* _TASKS TO CARRY OUT_:
1. In the post on business and education, what does Hugh Willmott say the "product" is instead of students?
2. Please resume the post on business and education after its last sentence, keeping the voice of the writer with 11 years at a private university.

* _SELECTED EXCERPT_:
↓↓↓
Hugh WILLMOTT wrote:
> P.A. Gantt wrote
>
> <<The working world wants
> our product (students) to be able to work day one.
>
> Rather than teach our students what we think they should
> know, why not ask our ultimate customers what attributes
> and skills they deem necessary for worker success on the job?>>
>
> Our `product' is not students but education based upon research and
> scholarship.
>
> Who pays for the education of students? Everyone who pays taxes, not
> just
> those who hire our students.
>
> The `working world' is not just those who sit on advisory councils,
> etc.
> but everyone who works in society, including those who work in the
> home, in
> schools,etc.
>
> Business has no legitimate place to dictate or monopolise educational
> agendas. Nor should teachers or trainers of management act as
> apologists for
> such dictatorship.
>
> Hugh
>
> Hugh Willmott
If I may add too many words,
I speak from a perspective of 11 years at a private University (well,
pretensions to a U, getting there) which placed great emphasis on
"preparing the student for their first professional (engineering &
business) employment." Demand for students from employers is very high
(>97%), so that ceases to be a decent measure of educational success.
↑↑↑
* _ENTRIES SHOWN_:
↓↓↓
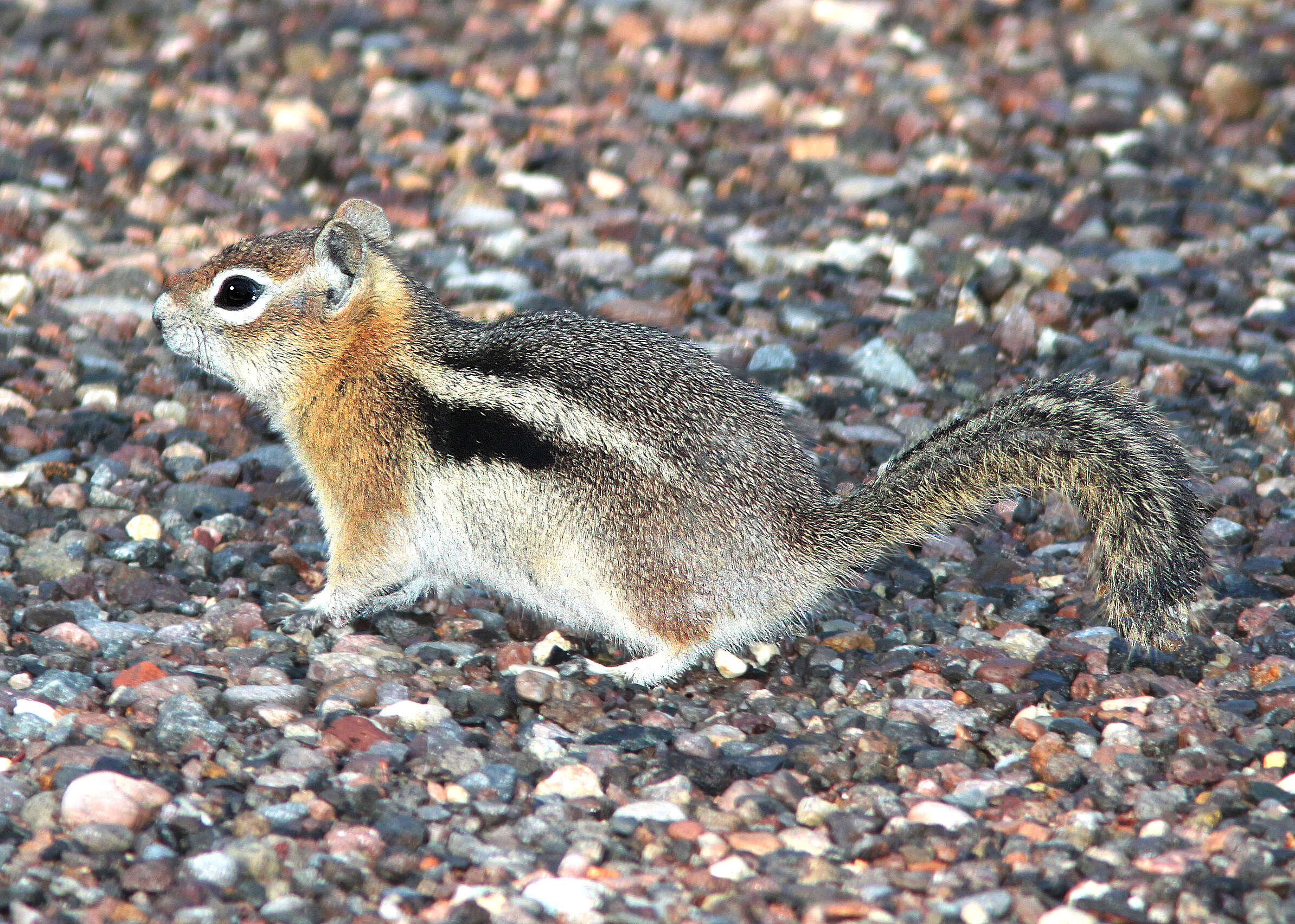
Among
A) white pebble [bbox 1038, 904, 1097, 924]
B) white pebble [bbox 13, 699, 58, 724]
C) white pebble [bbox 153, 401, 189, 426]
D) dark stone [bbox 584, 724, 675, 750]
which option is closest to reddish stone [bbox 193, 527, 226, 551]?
white pebble [bbox 153, 401, 189, 426]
↑↑↑
* _RESPONSES FOR EACH TASK_:
1. Education based upon research and scholarship.

2.
Hugh is working toward saying (I think) that educational decisions are
made by different sources, and if so, he is right. We had the future
employer, the Accreditation Board for Engineering & Technology (ABET),
and our departmental collective wisdom, to arrive at a choice of
curriculum & course content. The parents were generally so awed by the
situation they did not question the wisdom of turning their darling
children over to the professors for 4+ years. We generally provided the
parents what they wanted, anyway - turning their adolescent brats
(whoops, offspring) into functioning adults. Well paid functioning
adults.
Inasmuch as the students bought into the social contract, they would
accept almost anything from the instructors, so long as the instructors
were fairly uniform in terms of intellectual difficulty (whoops again,
challenge). Just don't pass out many low grades. Our school 'culture'
was for relatively hard intellectual effort expected of, and received
from, the students. They all complained, but they did it.
In short, the whole thing works, and well. Multiple inputs from the 3
groups above result in a consensus, or at least understanding and sound
defense, of courses and academic choices. Yes, there is friction at the
edges. Academics don't agree with the industrialists, but they both
recognize the different perspectives they hold. ABET visits are to
academia what an ISO9000 audit is to a manufacturing company. Quit
complaining and keep your audit trail clean. I'm sure other countries
have their own academic accreditation/audit boards. The output of the
school I taught at was good, arguably as good as a research oriented
school near by. That research oriented school (which has a very good,
well earned reputation) aimed its under grads at grad school. 20% of
them went, too. Our school aims its students toward industry, and only
15% of our students went to grad school. So they were 20% efficient,
and we were 85% efficient?
I no longer teach at that school full time, so the above floats between
present and past tense. Sorry. It's late.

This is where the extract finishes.